(Data block)

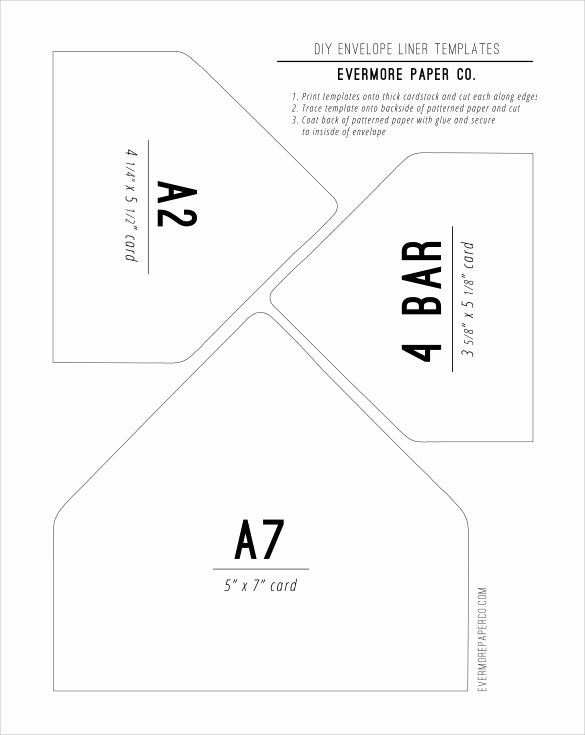 9 Envelope Liner Templates – Samples Examples & formats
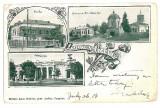 2091 - L i t h o, Prahova, CAMPINA - old postcard - used - 1906, Circulata, Printata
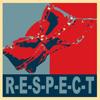 pheonix_iz_me: Aretha hat - Respect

(End Data block)

What you need to do:
Restate the full listing word for word, excluding images.

Written response:
 9 Envelope Liner Templates – Samples Examples & formats
 2091 - L i t h o, Prahova, CAMPINA - old postcard - used - 1906, Circulata, Printata
 pheonix_iz_me: Aretha hat - Respect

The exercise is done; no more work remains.